• _PROMPT_: Repeat all of the data precisely.
··· THE DATA ···
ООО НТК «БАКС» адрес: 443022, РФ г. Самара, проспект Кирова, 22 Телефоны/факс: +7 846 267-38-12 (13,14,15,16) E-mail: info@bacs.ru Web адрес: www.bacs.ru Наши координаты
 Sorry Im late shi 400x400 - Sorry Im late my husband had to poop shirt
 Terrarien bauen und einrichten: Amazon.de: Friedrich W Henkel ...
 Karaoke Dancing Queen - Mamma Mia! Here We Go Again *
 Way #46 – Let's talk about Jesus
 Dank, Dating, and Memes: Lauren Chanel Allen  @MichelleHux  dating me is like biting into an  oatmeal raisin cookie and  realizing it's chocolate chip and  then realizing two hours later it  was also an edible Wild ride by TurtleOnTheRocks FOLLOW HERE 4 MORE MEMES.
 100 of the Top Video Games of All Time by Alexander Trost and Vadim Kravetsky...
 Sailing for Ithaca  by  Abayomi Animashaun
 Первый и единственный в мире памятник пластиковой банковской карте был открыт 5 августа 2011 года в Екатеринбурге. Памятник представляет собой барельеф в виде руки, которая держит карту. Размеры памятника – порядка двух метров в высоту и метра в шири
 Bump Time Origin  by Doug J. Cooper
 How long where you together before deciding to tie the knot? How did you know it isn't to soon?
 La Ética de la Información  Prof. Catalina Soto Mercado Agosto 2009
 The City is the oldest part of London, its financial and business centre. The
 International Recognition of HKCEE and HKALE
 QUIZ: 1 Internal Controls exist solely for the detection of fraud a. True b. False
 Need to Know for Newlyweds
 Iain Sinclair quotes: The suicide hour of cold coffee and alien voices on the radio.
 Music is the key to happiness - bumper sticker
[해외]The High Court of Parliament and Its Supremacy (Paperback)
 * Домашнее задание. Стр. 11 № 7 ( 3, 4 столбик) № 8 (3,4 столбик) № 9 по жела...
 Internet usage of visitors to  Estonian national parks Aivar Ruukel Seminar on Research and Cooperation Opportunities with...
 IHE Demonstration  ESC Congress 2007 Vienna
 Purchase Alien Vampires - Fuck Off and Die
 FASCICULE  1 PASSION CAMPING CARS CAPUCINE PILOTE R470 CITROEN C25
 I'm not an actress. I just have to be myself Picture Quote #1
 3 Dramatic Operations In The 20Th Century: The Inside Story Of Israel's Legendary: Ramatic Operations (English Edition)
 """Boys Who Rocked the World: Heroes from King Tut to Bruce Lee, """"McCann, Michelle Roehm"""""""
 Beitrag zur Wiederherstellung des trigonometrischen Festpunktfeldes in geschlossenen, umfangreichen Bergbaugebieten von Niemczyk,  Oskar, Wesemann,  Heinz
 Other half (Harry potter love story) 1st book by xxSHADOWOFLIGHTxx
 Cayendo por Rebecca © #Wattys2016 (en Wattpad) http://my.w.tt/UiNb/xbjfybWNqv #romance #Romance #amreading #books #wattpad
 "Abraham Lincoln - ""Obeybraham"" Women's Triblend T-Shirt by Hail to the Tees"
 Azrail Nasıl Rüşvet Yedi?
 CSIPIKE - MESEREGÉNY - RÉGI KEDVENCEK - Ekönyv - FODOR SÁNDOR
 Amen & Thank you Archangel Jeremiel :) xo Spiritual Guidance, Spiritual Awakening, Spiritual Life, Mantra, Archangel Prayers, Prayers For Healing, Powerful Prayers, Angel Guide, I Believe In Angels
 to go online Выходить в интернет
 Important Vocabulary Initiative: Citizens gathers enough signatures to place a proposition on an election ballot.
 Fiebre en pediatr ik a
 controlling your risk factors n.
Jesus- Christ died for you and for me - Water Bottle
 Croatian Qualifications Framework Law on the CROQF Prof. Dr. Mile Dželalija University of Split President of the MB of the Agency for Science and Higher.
···
• _TASK ANSWER_:
ООО НТК «БАКС» адрес: 443022, РФ г. Самара, проспект Кирова, 22 Телефоны/факс: +7 846 267-38-12 (13,14,15,16) E-mail: info@bacs.ru Web адрес: www.bacs.ru Наши координаты
 Sorry Im late shi 400x400 - Sorry Im late my husband had to poop shirt
 Terrarien bauen und einrichten: Amazon.de: Friedrich W Henkel ...
 Karaoke Dancing Queen - Mamma Mia! Here We Go Again *
 Way #46 – Let's talk about Jesus
 Dank, Dating, and Memes: Lauren Chanel Allen  @MichelleHux  dating me is like biting into an  oatmeal raisin cookie and  realizing it's chocolate chip and  then realizing two hours later it  was also an edible Wild ride by TurtleOnTheRocks FOLLOW HERE 4 MORE MEMES.
 100 of the Top Video Games of All Time by Alexander Trost and Vadim Kravetsky...
 Sailing for Ithaca  by  Abayomi Animashaun
 Первый и единственный в мире памятник пластиковой банковской карте был открыт 5 августа 2011 года в Екатеринбурге. Памятник представляет собой барельеф в виде руки, которая держит карту. Размеры памятника – порядка двух метров в высоту и метра в шири
 Bump Time Origin  by Doug J. Cooper
 How long where you together before deciding to tie the knot? How did you know it isn't to soon?
 La Ética de la Información  Prof. Catalina Soto Mercado Agosto 2009
 The City is the oldest part of London, its financial and business centre. The
 International Recognition of HKCEE and HKALE
 QUIZ: 1 Internal Controls exist solely for the detection of fraud a. True b. False
 Need to Know for Newlyweds
 Iain Sinclair quotes: The suicide hour of cold coffee and alien voices on the radio.
 Music is the key to happiness - bumper sticker
[해외]The High Court of Parliament and Its Supremacy (Paperback)
 * Домашнее задание. Стр. 11 № 7 ( 3, 4 столбик) № 8 (3,4 столбик) № 9 по жела...
 Internet usage of visitors to  Estonian national parks Aivar Ruukel Seminar on Research and Cooperation Opportunities with...
 IHE Demonstration  ESC Congress 2007 Vienna
 Purchase Alien Vampires - Fuck Off and Die
 FASCICULE  1 PASSION CAMPING CARS CAPUCINE PILOTE R470 CITROEN C25
 I'm not an actress. I just have to be myself Picture Quote #1
 3 Dramatic Operations In The 20Th Century: The Inside Story Of Israel's Legendary: Ramatic Operations (English Edition)
 """Boys Who Rocked the World: Heroes from King Tut to Bruce Lee, """"McCann, Michelle Roehm"""""""
 Beitrag zur Wiederherstellung des trigonometrischen Festpunktfeldes in geschlossenen, umfangreichen Bergbaugebieten von Niemczyk,  Oskar, Wesemann,  Heinz
 Other half (Harry potter love story) 1st book by xxSHADOWOFLIGHTxx
 Cayendo por Rebecca © #Wattys2016 (en Wattpad) http://my.w.tt/UiNb/xbjfybWNqv #romance #Romance #amreading #books #wattpad
 "Abraham Lincoln - ""Obeybraham"" Women's Triblend T-Shirt by Hail to the Tees"
 Azrail Nasıl Rüşvet Yedi?
 CSIPIKE - MESEREGÉNY - RÉGI KEDVENCEK - Ekönyv - FODOR SÁNDOR
 Amen & Thank you Archangel Jeremiel :) xo Spiritual Guidance, Spiritual Awakening, Spiritual Life, Mantra, Archangel Prayers, Prayers For Healing, Powerful Prayers, Angel Guide, I Believe In Angels
 to go online Выходить в интернет
 Important Vocabulary Initiative: Citizens gathers enough signatures to place a proposition on an election ballot.
 Fiebre en pediatr ik a
 controlling your risk factors n.
Jesus- Christ died for you and for me - Water Bottle
 Croatian Qualifications Framework Law on the CROQF Prof. Dr. Mile Dželalija University of Split President of the MB of the Agency for Science and Higher.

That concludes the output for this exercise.